Performance of the Navigate the Stock Market System

THE NTSM SYSTEM IS UP 135% OVER THE LAST 9-YEARS; THE S&P 500 IS UP 51% OVER THE SAME PERIOD.
I developed the system over several years starting in 2008.  I’ve revised it many times to optimize its performance.  I started using the system in the summer of 2010. 

It is a computerized analysis of the S&P 500.  Since the system uses closing data, (Sentiment, Price, Volume, and VIX) it is possible to load relevant information from prior years and develop pro-forma results, results that would have occurred if we had followed the computer output to the letter.

Back testing of the system prior to 2010 and actual results since then show the following results versus the S&P 500 index. 
 
YEAR
S&P 500
Navigate the Stock Market                  System
Versus the S&P 500 Indx
2006
13.1%
12.3%
-0.8%
2007
  3.1%
-0.8%
-3.9%
2008
-37.6%
-7.0%
30.6%
2009
23.5%
13.2%
-10.3%
2010
14.2%
35.9%
21.7%
2011
   0%
11.7%
11.7%
2012
13.4%
13.4%
   0%
2013
29.6%
16.6%
-13.0%
                                                                                                          36%

Arithmetically, the system outperformed the S&P 500 by 36% over 8-years by simply buying low and selling high and with no shorting, options or any complicated strategies.

On a compound basis:  $100,000 invested in the S&P 500 in 2006 would have resulted in a value of $151,000 at the end of 2013.  The Navigate the Stock Market System would have resulted in a gain of $235,000 (excluding taxes and trading fees).  You also would have slept better in 2008 and 2009 if you had been out of the market for critical parts of the year.

NO SHORT POSITIONS WERE TAKEN for these results.  If the system gives a sell signal, I move to 100% cash.  Cash positions were assumed to have no yield (i.e. zero interest is earned.).  Since a BUY or SELL signal is given after the close (and all analysis is based on closing data), positions were assumed to be established at the close of the next trade day.

BEST YEAR: The best year was the “crash year” when the market was down 38% and my system was down 7%.  This is what I hoped for when I created the system.  Its principle purpose is to avoid disastrous losses in Bear markets.  Since we are in a Bear market now that may go on for years {the last bear market lasted 16-yrs (1966-1982)} it is critically important to your financial health to avoid losses.
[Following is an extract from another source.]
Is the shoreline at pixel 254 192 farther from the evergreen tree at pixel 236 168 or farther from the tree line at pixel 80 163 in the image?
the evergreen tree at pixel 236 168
But the 66-82 bear market had an important characteristic that is typical of all secular (long-term) bear markets: it cycled between the bottom and top numerous times (see the page “Compare the 1966 Bear Market to the Current Bear Market”).  So the lesson is to make money during the Bear buy investing in the stock market in favorable times and moving to cash (or shorting the market) when times are not favorable for stocks.

LIMITATIONS: The system is least effective in a straight up year or when corrections are over very quickly, for example in 2009.  The system didn’t get a chance to react and the buy signal was often late. 2013 was a particularly bad year because it was straight up with no volatility.  High sentiment readings prevented Buy signals and this was a major weakness. 

Due to weakness in the system in 2013, I added another Buy-signal consisting of the 5-10-20 Timer combined with my review of Market Internals.  These provide a BUY signal for the NTSM system if NTSM doesn’t provide a BUY first. (Simple – I should have thought of it a long time ago.)  The results shown above include the added 5-10-20 Timer and Market Internal Rules for year 2013.  Without the revision results would have been about 5% less for 2013.

Personally, I only earned about 11% in 2013, because I chose not to buy when I got a buy signal from NTSM.  I also underperformed by about 2% in 2012 for the same reason.  (Only an idiot wouldn’t follow his own system – are you sure you want to keep reading?)  That’s just another reason I made the changes to the NTSM system noted above. The revisions should provide an increased level of confidence (and a kick in the pants) to buy in the face of worrisome news when classical market analysis isn’t working.